# Look KEO Blade Pedals - Good???



## mdutcher (May 1, 2005)

I am contemplating switching my pedals from Shimano Dura-Ace to Look pedals. I like the Look KEO Blades with Ti spindle.

What do you guys think of Look pedals? What about the Look KEO Blade? If you guys have any good feedback to provide on these pedals, then please do share.

-or- should I just stick with Shimano??

Thanks!!


----------



## JimmyORCA (Mar 18, 2008)

I love my keo blade Ti pedals, I think its one of the easiet look pedals I have tried. So far I have up graded 2 bikes with the blades. I also prefer the 16mn vs the 12. Before I tried the blade I tried the keo 2 max carbon and had a hard time engaging them.


----------



## Cni2i (Jun 28, 2010)

JimmyORCA said:


> I love my keo blade Ti pedals, I think its one of the easiet look pedals I have tried. So far I have up graded 2 bikes with the blades. I also prefer the 16mn vs the 12. Before I tried the blade I tried the keo 2 max carbon and had a hard time engaging them.


Good to know. I am still using the LOOK KEO 2 Max graphite pedals. Why do you think that the Keo Blade is easier to engage? I am considering switching to the Blade Carbon Ti also. Thanks.


----------



## JimmyORCA (Mar 18, 2008)

I think from looking at the pedals, the blades seem a little wider up front than the keo 2max.


----------



## Cni2i (Jun 28, 2010)

JimmyORCA said:


> I think from looking at the pedals, the blades seem a little wider up front than the keo 2max.


Thanks. They cost a pretty penny, so I just wanted to know if there was more to it than just the weight saving. I wonder if the loading mechanism was also different.

§ Task requirements:
A - Decide whether each statement agrees with the forum thread about Look KEO Blade pedals: (i) mdutcher's current pedals are Shimano Dura-Ace; (ii) JimmyORCA prefers the 12 over the 16; (iii) JimmyORCA found the keo 2 max carbon easy to engage. For each, answer yes or no and quote the deciding words.
B - Retype the part of the pedal thread starting at "I am contemplating" and ending at "stick with Shimano??", word for word.

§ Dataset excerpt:
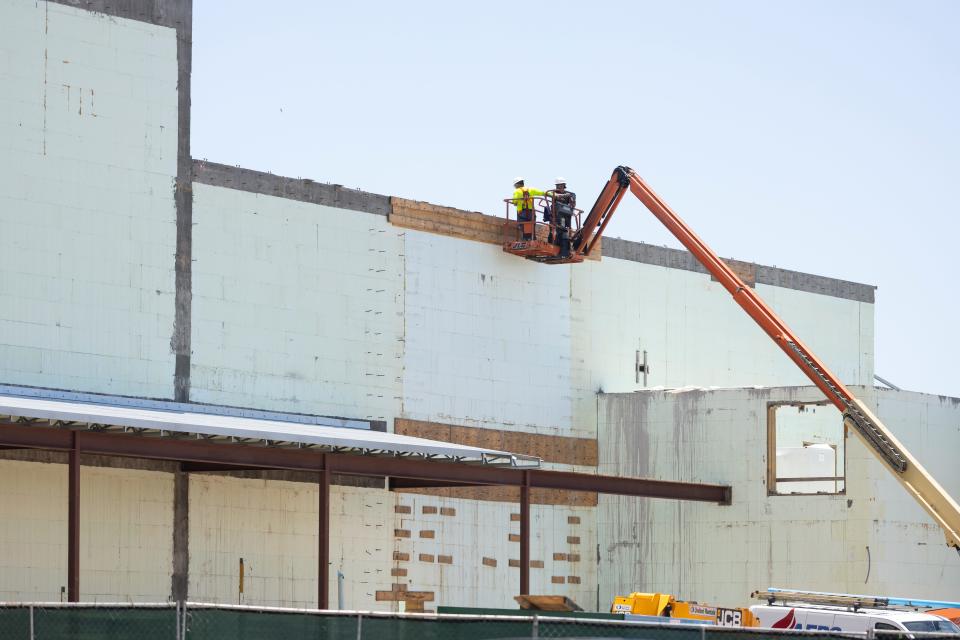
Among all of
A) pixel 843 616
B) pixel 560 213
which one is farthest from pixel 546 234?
pixel 843 616

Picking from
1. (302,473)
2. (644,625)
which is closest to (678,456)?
(302,473)

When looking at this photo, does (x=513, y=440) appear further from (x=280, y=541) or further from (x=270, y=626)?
(x=270, y=626)

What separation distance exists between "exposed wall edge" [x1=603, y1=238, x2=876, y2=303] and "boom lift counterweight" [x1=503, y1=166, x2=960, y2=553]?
2.61 m

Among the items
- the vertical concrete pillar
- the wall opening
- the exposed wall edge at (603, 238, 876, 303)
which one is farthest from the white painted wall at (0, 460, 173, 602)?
the exposed wall edge at (603, 238, 876, 303)

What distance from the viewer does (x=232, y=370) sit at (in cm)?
3888

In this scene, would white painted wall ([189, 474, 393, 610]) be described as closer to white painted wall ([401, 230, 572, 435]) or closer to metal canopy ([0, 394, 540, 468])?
metal canopy ([0, 394, 540, 468])

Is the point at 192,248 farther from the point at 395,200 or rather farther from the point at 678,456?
the point at 678,456

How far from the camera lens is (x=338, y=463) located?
116 ft

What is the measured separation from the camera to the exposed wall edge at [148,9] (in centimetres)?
3722

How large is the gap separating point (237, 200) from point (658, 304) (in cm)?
1553

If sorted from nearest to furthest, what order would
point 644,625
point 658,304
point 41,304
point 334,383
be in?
point 644,625
point 41,304
point 334,383
point 658,304

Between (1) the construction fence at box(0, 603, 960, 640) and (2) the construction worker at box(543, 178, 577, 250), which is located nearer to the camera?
(1) the construction fence at box(0, 603, 960, 640)

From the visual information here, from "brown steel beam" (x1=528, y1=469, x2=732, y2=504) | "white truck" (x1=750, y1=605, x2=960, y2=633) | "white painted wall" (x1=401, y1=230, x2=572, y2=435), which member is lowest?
"white truck" (x1=750, y1=605, x2=960, y2=633)

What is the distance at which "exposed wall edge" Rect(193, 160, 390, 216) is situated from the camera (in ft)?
128
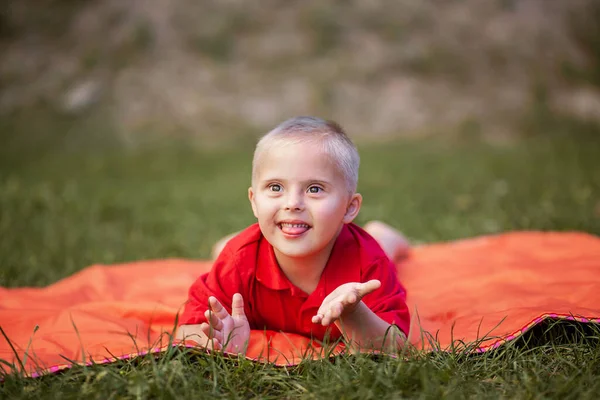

§ Task answers:
A -
(i) Yes: "I am contemplating switching my pedals from Shimano Dura-Ace to Look pedals."
(ii) No: "I also prefer the 16mn vs the 12."
(iii) No: "Before I tried the blade I tried the keo 2 max carbon and had a hard time engaging them."

B -
I am contemplating switching my pedals from Shimano Dura-Ace to Look pedals. I like the Look KEO Blades with Ti spindle.

What do you guys think of Look pedals? What about the Look KEO Blade? If you guys have any good feedback to provide on these pedals, then please do share.

-or- should I just stick with Shimano??